▼
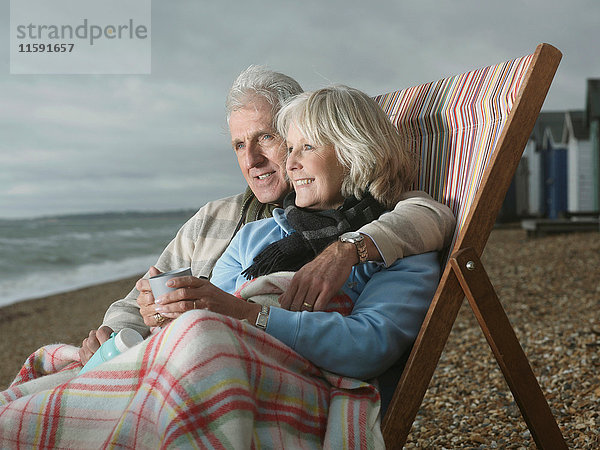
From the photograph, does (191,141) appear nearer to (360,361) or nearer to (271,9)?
(271,9)

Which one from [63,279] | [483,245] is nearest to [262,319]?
[483,245]

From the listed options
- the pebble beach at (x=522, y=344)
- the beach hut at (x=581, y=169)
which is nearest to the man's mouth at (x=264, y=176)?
the pebble beach at (x=522, y=344)

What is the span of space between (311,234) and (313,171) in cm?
23

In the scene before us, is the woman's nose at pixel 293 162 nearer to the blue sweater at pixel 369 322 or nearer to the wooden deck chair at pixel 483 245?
the blue sweater at pixel 369 322

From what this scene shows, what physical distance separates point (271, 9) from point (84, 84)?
519 inches

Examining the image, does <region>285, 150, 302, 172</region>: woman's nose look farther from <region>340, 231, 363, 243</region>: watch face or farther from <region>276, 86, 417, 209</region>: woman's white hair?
<region>340, 231, 363, 243</region>: watch face

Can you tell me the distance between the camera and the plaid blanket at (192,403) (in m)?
1.44

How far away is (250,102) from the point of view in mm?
2863

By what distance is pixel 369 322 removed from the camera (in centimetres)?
183

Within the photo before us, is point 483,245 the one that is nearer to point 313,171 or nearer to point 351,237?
point 351,237

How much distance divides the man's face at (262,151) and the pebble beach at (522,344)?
1495 mm

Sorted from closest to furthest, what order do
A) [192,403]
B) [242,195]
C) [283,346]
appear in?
1. [192,403]
2. [283,346]
3. [242,195]

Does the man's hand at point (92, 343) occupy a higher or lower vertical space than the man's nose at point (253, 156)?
lower

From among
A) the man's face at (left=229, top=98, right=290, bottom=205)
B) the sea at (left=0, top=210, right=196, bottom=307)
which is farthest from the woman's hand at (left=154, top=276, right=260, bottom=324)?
the sea at (left=0, top=210, right=196, bottom=307)
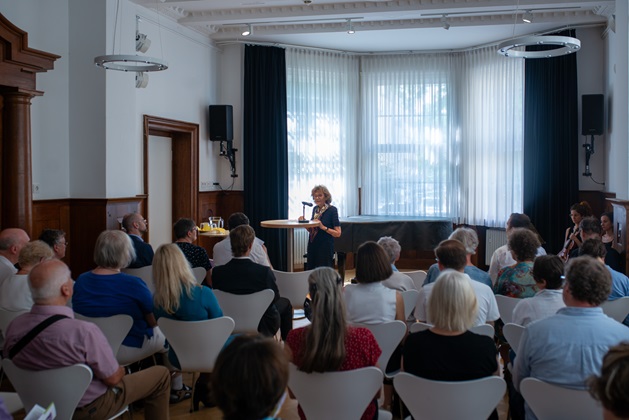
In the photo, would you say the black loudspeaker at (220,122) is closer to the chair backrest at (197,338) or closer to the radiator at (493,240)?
▲
- Exercise requirements
Rewrite every one of the records above with each occurrence of "nearer" changed to "closer", leaving everything else unchanged and omitting the pictures.

- Response below
From the photograph, does (191,141) appear closer to (360,361) or closer to (271,9)?
(271,9)

Which one from [63,279] | [483,245] is nearest to [262,319]?
[483,245]

From the listed options
- the pebble beach at (x=522, y=344)
- the beach hut at (x=581, y=169)
which is nearest to the man's mouth at (x=264, y=176)?
the pebble beach at (x=522, y=344)

What is the span of space between (311,234) and (313,171) in cm?
23

In the scene before us, is the woman's nose at pixel 293 162 closer to the blue sweater at pixel 369 322 or closer to the wooden deck chair at pixel 483 245?
the blue sweater at pixel 369 322

From what this scene shows, what physical distance separates point (271, 9) from point (84, 84)?
519 inches

Examining the image, does <region>285, 150, 302, 172</region>: woman's nose look farther from <region>340, 231, 363, 243</region>: watch face or farther from <region>276, 86, 417, 209</region>: woman's white hair?
<region>340, 231, 363, 243</region>: watch face

Can you tell me the distance between the camera and the plaid blanket at (192,403) (in m)?
1.44

How far away is (250,102) from the point of view in mm?
2863

By what distance is pixel 369 322 removed from the camera (in centimetres)?
183

Within the photo before us, is point 483,245 the one that is closer to point 313,171 or closer to point 351,237?
point 351,237

How much distance divides the man's face at (262,151) and the pebble beach at (522,344)?
1495 mm

Sorted from closest to furthest, what order do
A) [192,403]
B) [242,195]
C) [283,346]
appear in?
1. [192,403]
2. [283,346]
3. [242,195]

Does the man's hand at point (92, 343) occupy a higher or lower vertical space than the man's nose at point (253, 156)?
lower

From among
A) the man's face at (left=229, top=98, right=290, bottom=205)
B) the sea at (left=0, top=210, right=196, bottom=307)
which is farthest from the woman's hand at (left=154, top=276, right=260, bottom=324)?
the sea at (left=0, top=210, right=196, bottom=307)
In the photo, would you say the black loudspeaker at (220,122) is closer to the chair backrest at (197,338) or closer to the radiator at (493,240)?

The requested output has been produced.